▶ PROBLEMAS E TAREFAS:
**A.** Liste as palavras-chave do trecho sobre a Provedoria dos Defuntos e Ausentes apresentado abaixo.
**B.** Reproduza literalmente o segmento do trecho sobre a Provedoria dos Defuntos e Ausentes que começa em "A grande desordem" e segue até "e Resíduos (1700-1750)".
**C.** Com base no trecho sobre a Provedoria dos Defuntos e Ausentes apresentado abaixo, indique se cada afirmação está de acordo com ele: (i) o governador pretendia emprestar o montante do cofre para financiar expedições de naus; (ii) Manoel da Costa Mimoso era o governador da capitania; (iii) o estudo abrange o período de 1700 a 1750.

▶ TRECHO DA FONTE:
↓

A grande desordem que se encontra no cofre dos defuntos e ausentes: disputas locais e as práticas de governo na Provedoria dos Defuntos e Ausentes, Capelas e Resíduos (1700-1750)
Palavras-chave:
Administração colonial, Rio de Janeiro colonial, América PortuguesaResumo
Esse artigo fala sobre as disputas locais entre magistrados que atuavam na Provedoria dos Defuntos e Ausentes, Capelas e Resíduos localizada na cidade do Rio de Janeiro e os governadores da capitania da mesma cidade com foco na disputa entre o provedor dos defuntos e ausentes e ouvidor-geral Manoel da Costa Mimoso e o governador Luiz Vahia Monteiro sobre a utilização dos valores arrecadados pela provedoria e depositados no cofre da instituição. O governador queria emprestar o montante para o financiamento de expedições de naus com o aval do rei, porém encontra como obstáculo o impedimento de Manoel da Costa Mimoso que questiona seu pedido ao rei porque, segundo ele, Vahia Monteiro ultrapassou a jurisdição que seria de Mimoso e feriu os regimentos da Provedoria que impedia o uso do dinheiro do cofre. Conclui que os regimentos da instituição batiam de frente com a realidade das atuações das autoridades locais tendo que adaptarem-se ao que estava posto dentro das disputas locais.

↑

▶ SEÇÃO DE DADOS:
↓

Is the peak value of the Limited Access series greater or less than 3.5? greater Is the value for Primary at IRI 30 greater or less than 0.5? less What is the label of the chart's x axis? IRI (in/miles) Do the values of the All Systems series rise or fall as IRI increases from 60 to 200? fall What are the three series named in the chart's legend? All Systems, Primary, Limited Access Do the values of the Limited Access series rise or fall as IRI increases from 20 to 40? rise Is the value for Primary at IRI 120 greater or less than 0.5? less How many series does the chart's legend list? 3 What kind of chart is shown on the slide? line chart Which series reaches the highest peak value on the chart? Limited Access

↑

▶ CONJUNTO DE RESPOSTAS:
**A.** Administração colonial; Rio de Janeiro colonial; América Portuguesa

**B.**
A grande desordem que se encontra no cofre dos defuntos e ausentes: disputas locais e as práticas de governo na Provedoria dos Defuntos e Ausentes, Capelas e Resíduos (1700-1750)

**C.**
(i) Sim: "O governador queria emprestar o montante para o financiamento de expedições de naus com o aval do rei".
(ii) Não: "o provedor dos defuntos e ausentes e ouvidor-geral Manoel da Costa Mimoso e o governador Luiz Vahia Monteiro".
(iii) Sim: "(1700-1750)".